But how is the first assembly code retrieving and storing the struct returned from the subroutine?
First of all, it doesn't return a struct, it returns a pointer to a struct in EAX. The function's return type is struct _A*. You don't show what it's pointing to; perhaps some static buffer in a non-thread-safe function?
It looks like you left out a rep movsd in the first example after setting up esi, edi, and ecx (your esx is obviously a typo). This will memcpy 4*8 = 32 bytes from the pointer returned in EAX to the static storage for A. (Note the mov edi, offset A to get the actual address of A into EDI.)
With a smaller struct, it copies it with a few mov instructions instead of setting up for a rep movsd (which has considerable startup overhead and is a bad choice for a 32-byte copy if SSE was available). i.e. it fully unrolls a copy loop.

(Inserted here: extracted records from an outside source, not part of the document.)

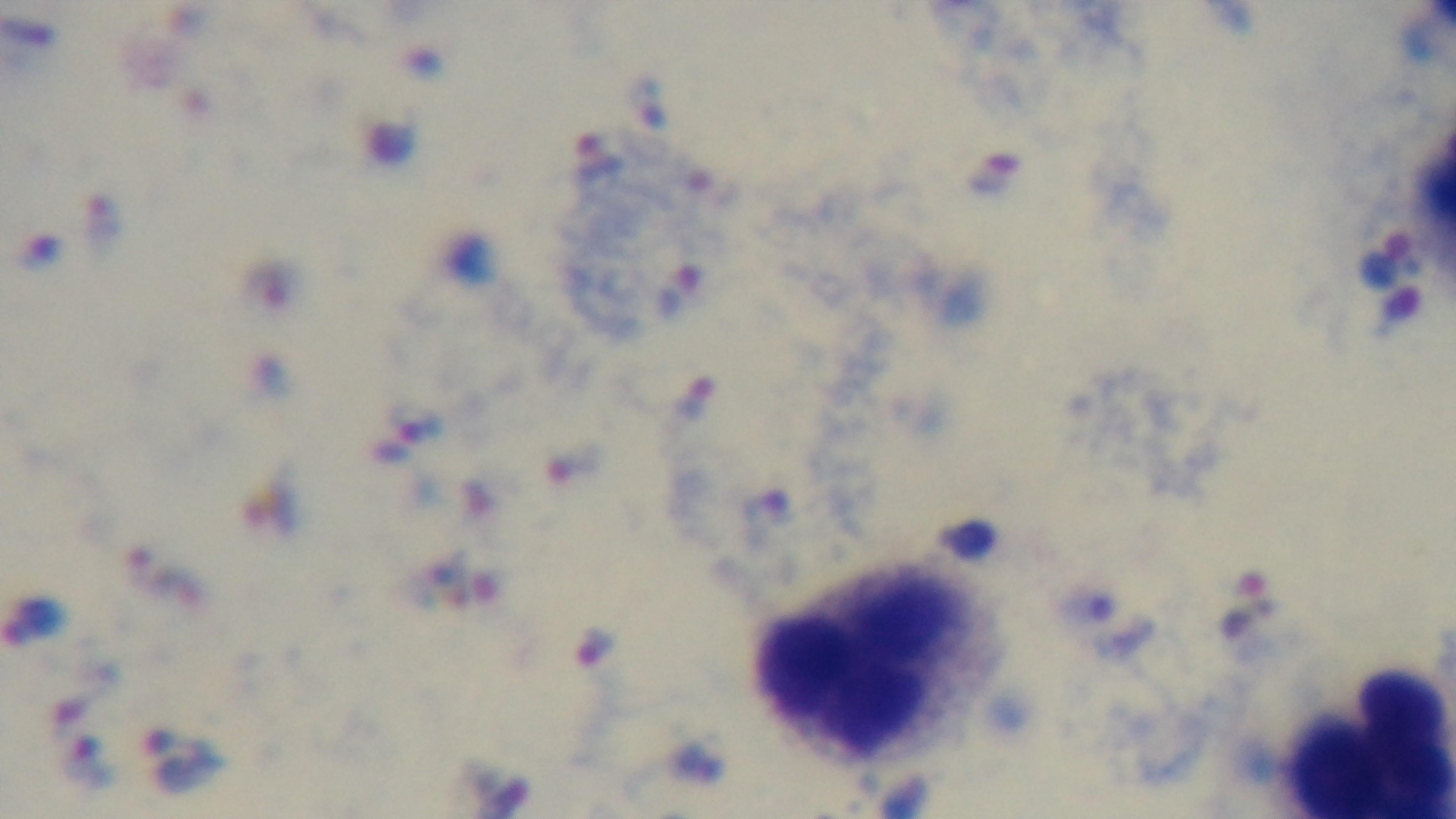

Summary:
  - Capture: mounted 4K digital camera
  - Stain: Giemsa
  - Modality: light microscopy
  - Field of view: single
  - Malaria status: positive
  - Objective: 100x oil immersion
  - Preparation: thick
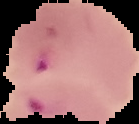
From a thin blood film. Image is 139×124 pixels. Segmented cell region on a black background. Malaria status: parasitized.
State the blood parasite species.
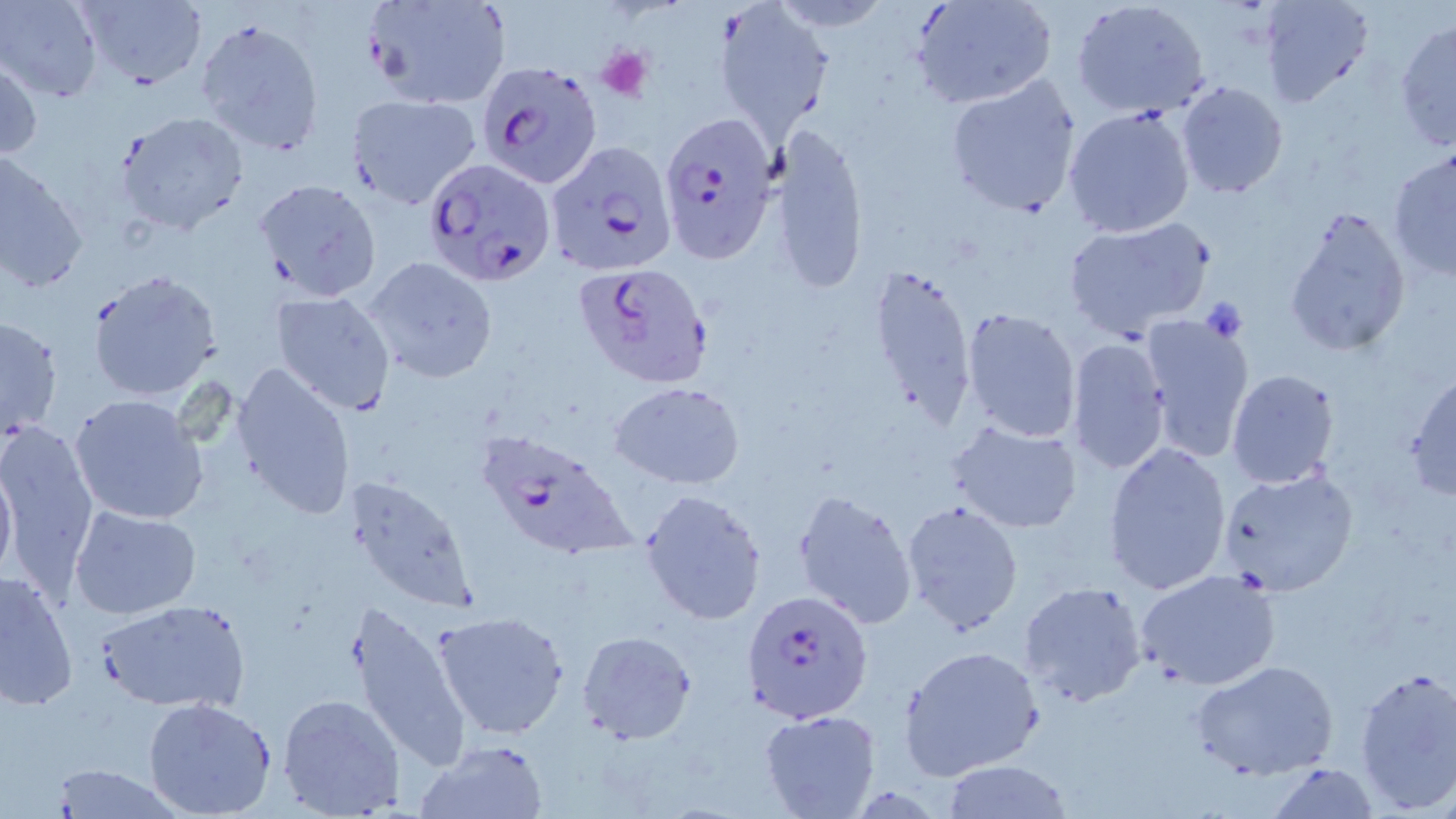

Plasmodium falciparum.

Summary:
  - Coordinate format: approximate bounding boxes as (x1, y1, x2, y2) in pixels
  - Uninfected red blood cell locations: (1, 0, 103, 102), (70, 0, 208, 91), (359, 0, 513, 109), (910, 0, 1060, 111), (1071, 0, 1211, 119), (1257, 0, 1373, 108), (717, 7, 831, 136), (1394, 17, 1456, 155), (194, 18, 327, 156), (0, 58, 42, 163), (944, 73, 1083, 219), (1176, 81, 1289, 200), (345, 92, 482, 209), (1062, 104, 1197, 238), (114, 110, 250, 237), (768, 126, 870, 295), (1387, 150, 1456, 282), (0, 156, 88, 295), (255, 177, 383, 300), (1282, 203, 1413, 359), (1062, 216, 1217, 341), (363, 257, 497, 383), (867, 261, 978, 434), (87, 271, 221, 401), (272, 289, 397, 415), (960, 306, 1083, 443), (1135, 311, 1255, 460), (0, 316, 63, 441), (1066, 338, 1171, 475), (231, 361, 356, 519), (1225, 368, 1341, 490), (1403, 368, 1456, 502), (610, 381, 745, 488), (69, 392, 209, 524), (0, 418, 101, 593), (930, 419, 1060, 625), (946, 420, 1082, 533), (1102, 442, 1233, 595), (0, 456, 17, 587), (1216, 465, 1361, 596), (345, 476, 479, 612), (639, 488, 768, 626), (793, 488, 917, 629), (900, 500, 1024, 636), (69, 505, 202, 619), (1135, 568, 1284, 692), (1, 571, 77, 710), (1017, 579, 1147, 708), (342, 598, 474, 773), (96, 599, 250, 712), (433, 608, 569, 739), (577, 631, 697, 743), (898, 644, 1044, 778), (1191, 659, 1340, 781), (1354, 665, 1456, 812), (277, 691, 405, 818), (141, 696, 278, 818), (760, 711, 882, 819), (414, 739, 548, 818), (938, 760, 1076, 817), (1266, 763, 1381, 819), (47, 764, 183, 819)
  - Platelet locations: (595, 46, 653, 102), (1198, 298, 1247, 342)
  - Plasmodium falciparum-infected red blood cell locations: (473, 61, 598, 190), (656, 111, 775, 265), (543, 139, 677, 276), (422, 158, 555, 285), (576, 263, 715, 389), (472, 427, 638, 559), (743, 590, 874, 723)
  - Field of view: one of a larger specimen
  - Magnification: 1000x
  - Image size: 1456×819 pixels
  - Modality: optical microscopy
  - Stain: May-Grünwald-Giemsa
  - Preparation: thin blood film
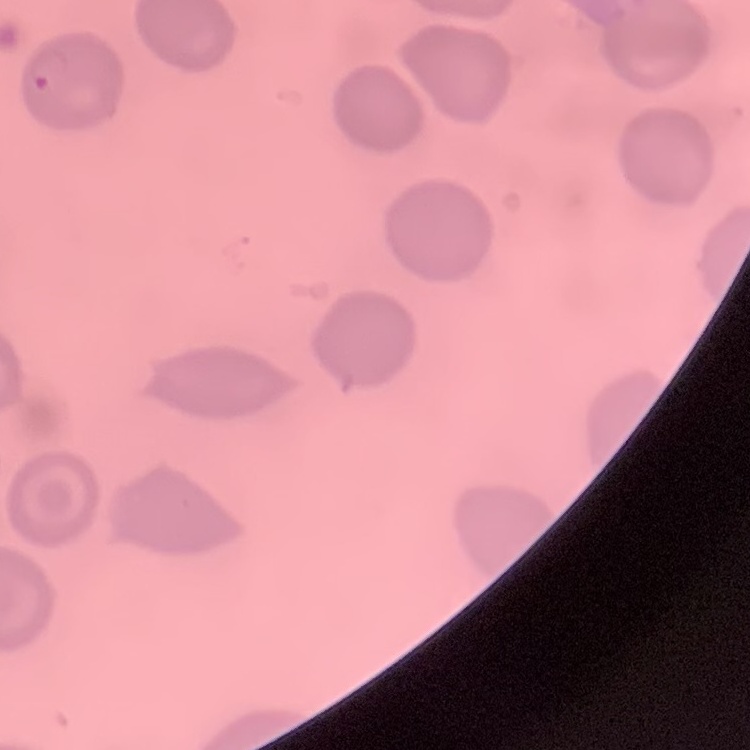
The erythrocytes exhibit no rouleaux formation. Thin blood film. Field's or Giemsa stain. One tile cut from a larger photomicrograph.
Name the parasite shown.
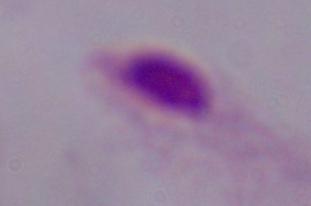
This is a trichomonad.

1000x magnification. Photomicrograph.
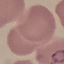

Malaria status: parasitized. Automatically extracted cell patch, resized to 64 × 64 pixels. Thin blood smear. Photographed with a smartphone camera at the microscope eyepiece. Giemsa-stained preparation.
Identify the parasite.
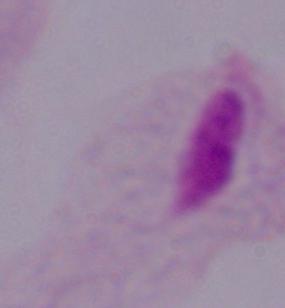

A trichomonad.

1000x magnification. Photomicrograph.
Locate every leukocyte (white blood cell).
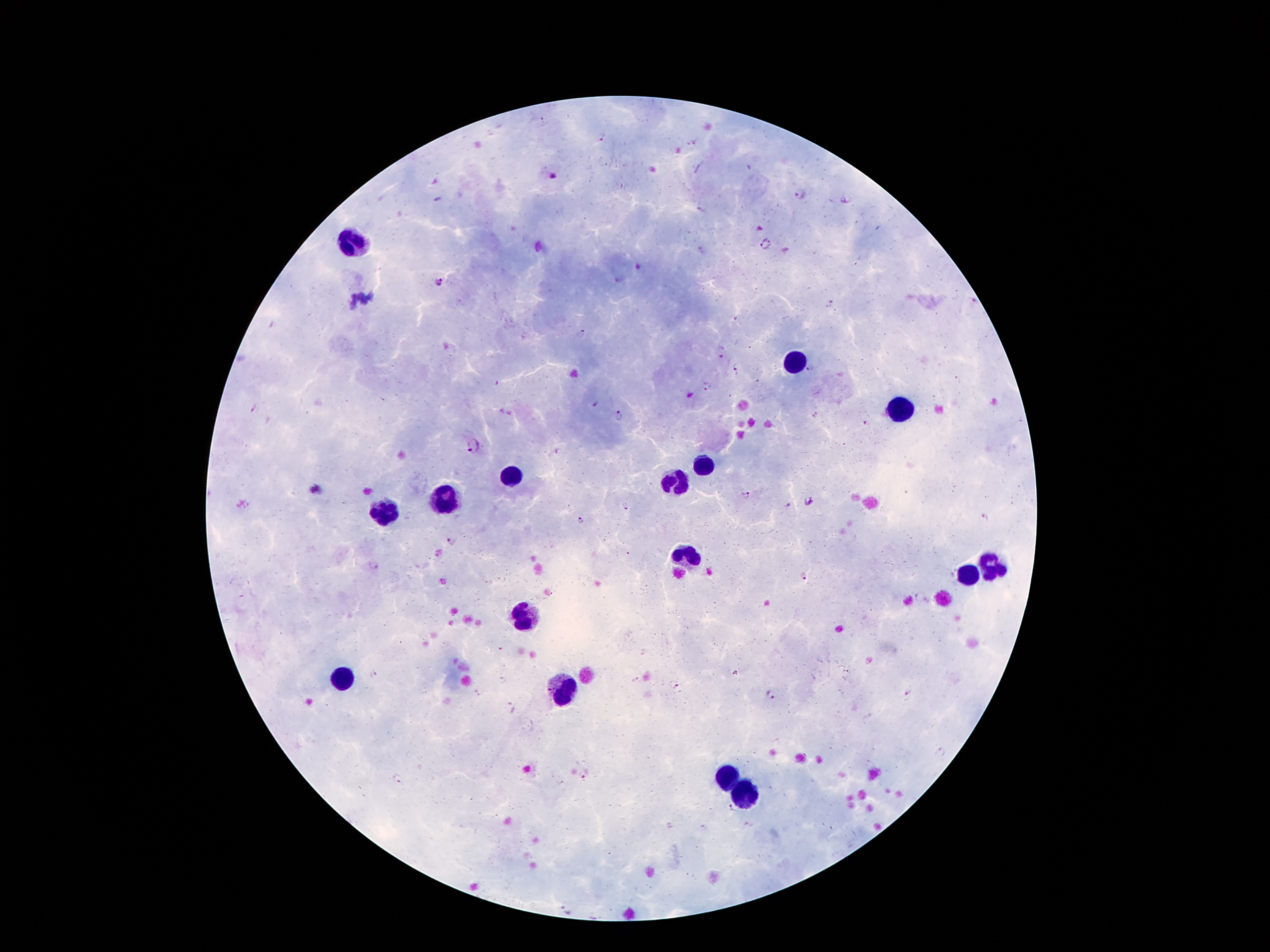

Approximate centers as {x, y} in pixels.
Leukocytes: {353, 243}, {795, 362}, {900, 409}, {708, 468}, {508, 475}, {676, 483}, {448, 502}, {385, 513}, {689, 555}, {991, 569}, {967, 574}, {523, 615}, {342, 679}, {564, 690}, {726, 780}, {747, 795}.

{
  "preparation": "thick blood smear",
  "magnification": "100x",
  "image_size": "1270×952 pixels",
  "malaria_parasite_locations": "approximate centers as {x, y} in pixels: {542, 120}, {602, 139}, {693, 143}, {553, 178}, {801, 194}, {701, 210}, {766, 243}, {442, 282}, {830, 303}, {582, 333}, {722, 358}, {736, 365}, {808, 369}, {706, 385}, {620, 416}, {865, 423}, {473, 446}, {316, 489}, {747, 495}, {809, 501}, {788, 505}, {626, 507}, {580, 521}, {452, 540}, {802, 576}, {673, 685}, {770, 694}, {398, 780}, {731, 810}, {567, 910}",
  "stain": "Giemsa",
  "patient_malaria_status": "infected with Plasmodium falciparum",
  "field_of_view": "one from this slide",
  "capture": "smartphone through the microscope eyepiece"
}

(In the first version of the, I didn't look closely enough at the code, and based on the wording thought you were actually returning a struct by value when you talked about returning a struct. Seems a shame to delete what I wrote about that related case. Instead of hidden pointer, you have an explicit pointer to an object that exists in the C++, not just in the asm implementation of what the C++ abstract machine does.)
Large struct by-value returns are returned by hidden pointer (the caller passes in a pointer as the first arg, and the function returns it in EAX for the convenience of the caller). This is typical for most calling conventions; see links to calling convention docs in the x86 tag wiki.
The value of A itself is 32 bytes, and doesn't fit in a register. Often in asm you need a pointer to an object. push OFFSET A is probably part of calling a function that takes A by reference (probably explicitly in the C++ source; I don't think any of the standard x86 calling conventions implement pass-by-value as pass-by-const-reference, only by non-const reference e.g. for Windows x64, and maybe others).
Your compiler probably couldn't optimize A = foo(); (returning a large struct by value) by passing the address of A directly as the output pointer.
A is global, and the callee is allowed to assume that its return-value buffer doesn't alias the global A. The caller can't assume that the function doesn't access A directly, but according to the C++ abstract machine the value of A doesn't change until after the function returns.